TRECHO ESCOLHIDO:
DECADÊNCIA DA PRETENSÃO E EXTINÇÃO DO CRÉDITO
Discute-se no presente trabalho a possibilidade de se compensar administrativamente ou ajuizar ação de repetição de indébito, para perceber o pagamento indevido realizado em favor do Fisco Federal. Neste contexto, o pagamento indevido ocorreria na liquidação de crédito trabalhista após o transito em julgado de sentença de reclamação trabalhista. A constatação do pagamento indevido se dá pela aplicação do § 2º, do artigo 43 da Lei ordinária nº 8.212 de 1991, que indica a prestação do serviço como sendo o fato passível de tributação.
Se a prestação do serviço enseja o nascimento da obrigação tributária, passamos a verificar o modo como o tributo em questão é lançado e o momento em que o crédito tributário está consolidado, para após, examinarmos a ocorrência da decadência do crédito.
Veja, a contribuição previdenciária é um tributo sujeito ao que se chama “lançamento por homologação”, tipo de “cobrança” regulada pelo artigo 150, § 4º do Código Tributário Nacional, abaixo:
“O lançamento por homologação, que ocorre quanto aos tributos cuja legislação atribua ao sujeito passivo o dever de antecipar o pagamento sem prévio exame da autoridade administrativa, opera-se pelo ato em que a referida autoridade, tomando conhecimento da atividade assim exercida pelo obrigado, expressamente a homologa.
- 4º Se a lei não fixar prazo a homologação, será ele de cinco anos, a contar da ocorrência do fato gerador; expirado esse prazo sem que a Fazenda Pública se tenha pronunciado, considera-se homologado o lançamento e definitivamente extinto o crédito, salvo se comprovada a ocorrência de dolo, fraude ou simulação.“
O lançamento por homologação é aquele que obriga a declaração ao Fisco, por iniciativa do particular, de informações relativas ao fato gerador, base de cálculo, montante a ser recolhido e efetivo pagamento aos cofres públicos. A iniciativa de prestar as informações e quitar o crédito é do particular e isto, deve ocorrer sem qualquer manifestação prévia do Fisco Federal.

O QUE FAZER 1: Reescreva em forma de lista o parágrafo do trecho sobre decadência tributária que começa com "O lançamento por homologação é aquele", mantendo os fatos principais.
O QUE FAZER 2: Extraia do trecho sobre decadência tributária, sem mudar nada, a parte que vai de "- 4º Se a lei" até "prévia do Fisco Federal.".
Os registros vêm de outra fonte, não deste trecho.

DADOS GUARDADOS:
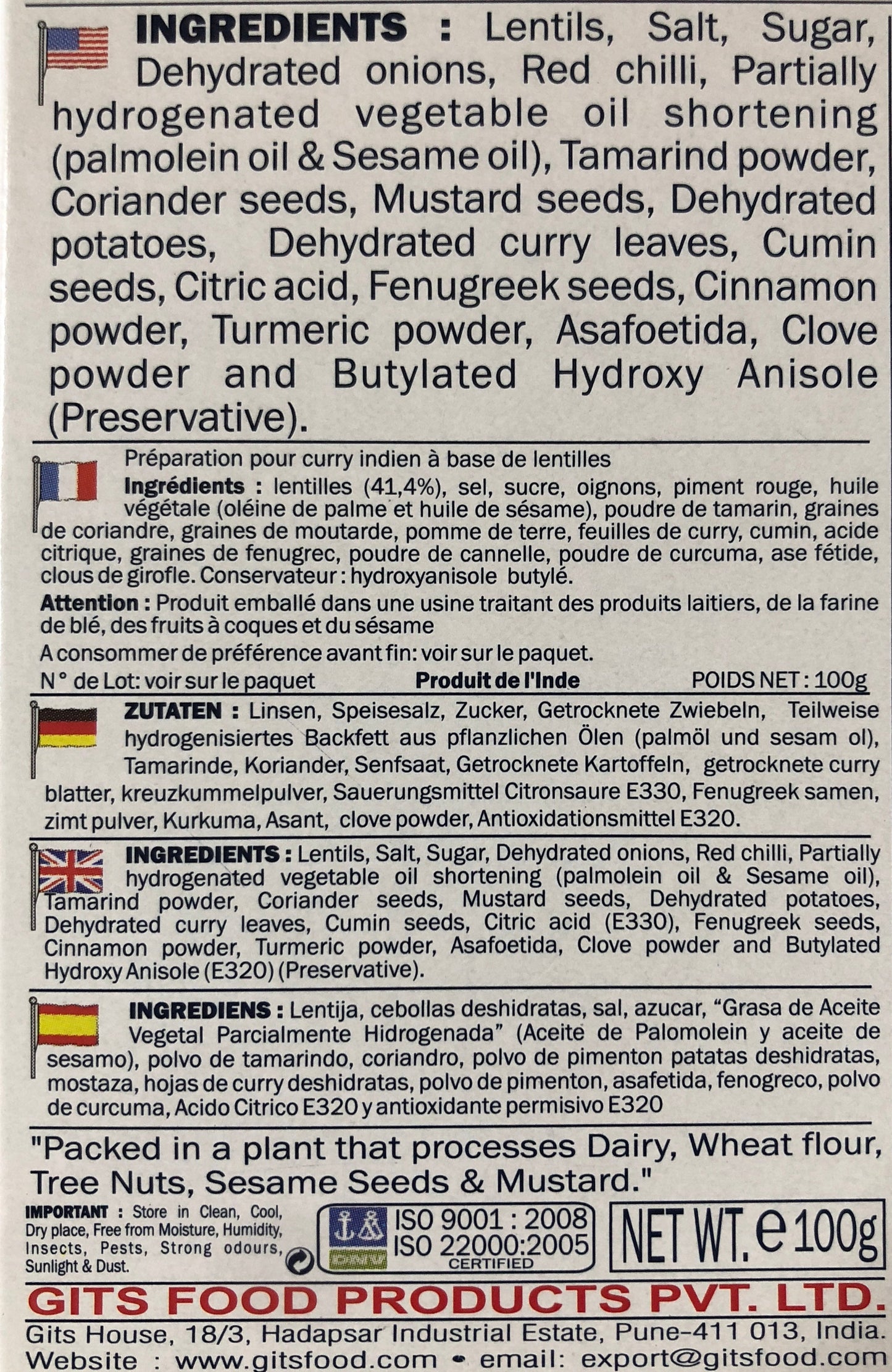 INGREDIENTS : Lentils, Salt, Sugar, Dehydrated onions, Red chilli, Partially hydrogenated vegetable oil shortening (palmolein oil & Sesame oil), Tamarind powder, Coriander seeds, Mustard seeds, Dehydrated potatoes, Dehydrated curry leaves, Cumin seeds, Citric acid, Fenugreek seeds, Cinnamon powder, Turmeric powder, Asafoetida, Clove powder and Butylated Hydroxy Anisole (Preservative).

Préparation pour curry indien à base de lentilles

Ingrédients : lentilles (41,4%), sel, sucre, oignons, piment rouge, huile végétale (oléine de palme et huile de sésame), poudre de tamarin, graines de coriandre, graines de moutarde, pomme de terre, feuilles de curry, cumin, acide citrique, graines de fenugrec, poudre de cannelle, poudre de curcuma, ase fétide, clous de girofle. Conservateur : hydroxyanisole butylé.

Attention : Produit emballé dans une usine traitant des produits laitiers, de la farine de blé, des fruits à coques et du sésame

A consommer de préférence avant fin: voir sur le paquet.

N° de Lot: voir sur le paquet Produit de l'Inde POIDS NET : 100g

ZUTATEN : Linsen, Speisesalz, Zucker, Getrocknete Zwiebeln, Teilweise hydrogenisiertes Backfett aus pflanzlichen Ölen (palmöl und sesam ol), Tamarinde, Koriander, Senfsaat, Getrocknete Kartoffeln, getrocknete curry blatter, kreuzkummelpulver, Sauerungsmittel Citronsaure E330, Fenugreek samen, zimt pulver, Kurkuma, Asant, clove powder, Antioxidationsmittel E320.

INGREDIENTS : Lentils, Salt, Sugar, Dehydrated onions, Red chilli, Partially hydrogenated vegetable oil shortening (palmolein oil & Sesame oil), Tamarind powder, Coriander seeds, Mustard seeds, Dehydrated potatoes, Dehydrated curry leaves, Cumin seeds, Citric acid (E330), Fenugreek seeds, Cinnamon powder, Turmeric powder, Asafoetida, Clove powder and Butylated Hydroxy Anisole (E320) (Preservative).

INGREDIENS : Lentija, cebollas deshidratas, sal, azucar, "Grasa de Aceite Vegetal Parcialmente Hidrogenada" (Aceite de Palomolein y aceite de sesamo), polvo de tamarindo, coriandro, polvo de pimenton patatas deshidratas, mostaza, hojas de curry deshidratas, polvo de pimenton, asafetida, fenogreco, polvo de curcuma, Acido Citrico E320 y antioxidante permisivo E320

"Packed in a plant that processes Dairy, Wheat flour, Tree Nuts, Sesame Seeds & Mustard."

IMPORTANT : Store in Clean, Cool, Dry place, Free from Moisture, Humidity, Insects, Pests, Strong odours, Sunlight & Dust.

ISO 9001 : 2008
ISO 22000:2005
CERTIFIED

NET WT. e 100g

GITS FOOD PRODUCTS PVT. LTD.

Gits House, 18/3, Hadapsar Industrial Estate, Pune-411 013, India.
Website : www.gitsfood.com • email: export@gitsfood.com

RESULTADO 1:
- No lançamento por homologação, o particular tem que declarar ao Fisco, por iniciativa própria, as informações sobre o fato gerador, a base de cálculo, o valor a ser recolhido e o pagamento efetivo aos cofres públicos.
- Cabe ao particular tomar a iniciativa de prestar essas informações e quitar o crédito.
- Isso deve acontecer sem nenhuma manifestação prévia do Fisco Federal.

RESULTADO 2:
- 4º Se a lei não fixar prazo a homologação, será ele de cinco anos, a contar da ocorrência do fato gerador; expirado esse prazo sem que a Fazenda Pública se tenha pronunciado, considera-se homologado o lançamento e definitivamente extinto o crédito, salvo se comprovada a ocorrência de dolo, fraude ou simulação.“
O lançamento por homologação é aquele que obriga a declaração ao Fisco, por iniciativa do particular, de informações relativas ao fato gerador, base de cálculo, montante a ser recolhido e efetivo pagamento aos cofres públicos. A iniciativa de prestar as informações e quitar o crédito é do particular e isto, deve ocorrer sem qualquer manifestação prévia do Fisco Federal.